In 2021, Ghella commissioned a series of photographic campaigns on construction sites in Europe, the Far East and Oceania. The works were collected in the catalog “Di roccia, fuochi e avventure sotterranee” curated by Alessandro Dandini de Sylva and displayed in an exhibit at the MAXXI museum in Rome.

In 2024, Ghella inaugurated a second photography exhibition at the MAXXI – National Museum of 21st Century Arts in Rome, curated by Alessandro Dandini de Sylva, called "Nuove avventure sotterranee" (New Underground Adventures). The artists Stefano Graziani, Rachele Maistrello, Domingo Milella, Luca Nostri, and Giulia Parlato documented the realization of infrastructural works by Ghella across four continents. The result was collected in a publication.

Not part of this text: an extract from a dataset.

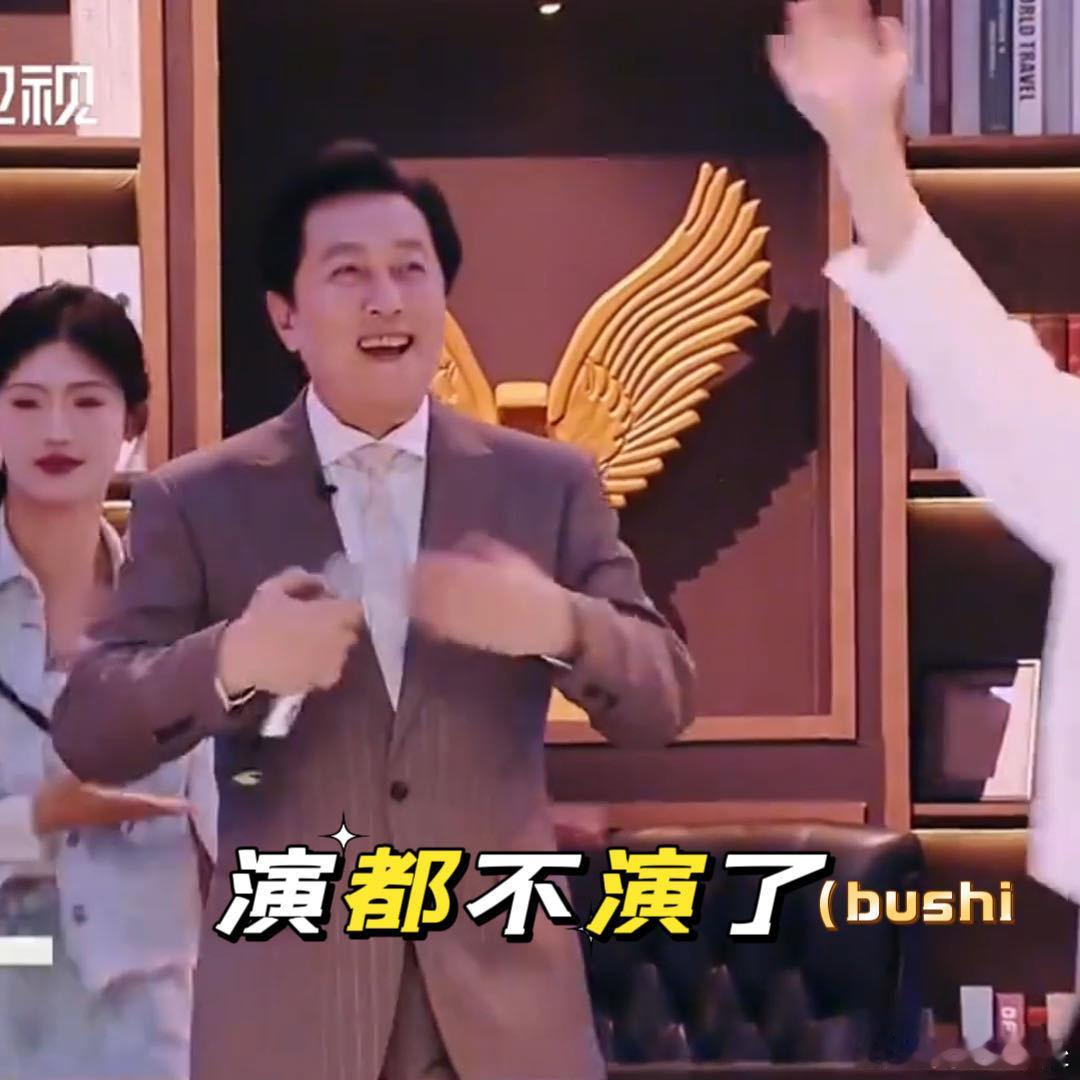 唐国强不知道假唱也要举话筒咱就是说，唐国强老师这波操作太绝了！唱神曲假唱忘举话筒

In the same year, Ghella donated the restoration of the Loggia dei Vini in Villa Borghese (Rome), supporting the architectural and artistic conservation of the site. Furthermore, they realized the art program LAVINIA, curated by Salvatore Lacagnina and designed to enhance the space and engage the public through installations by renowned artists.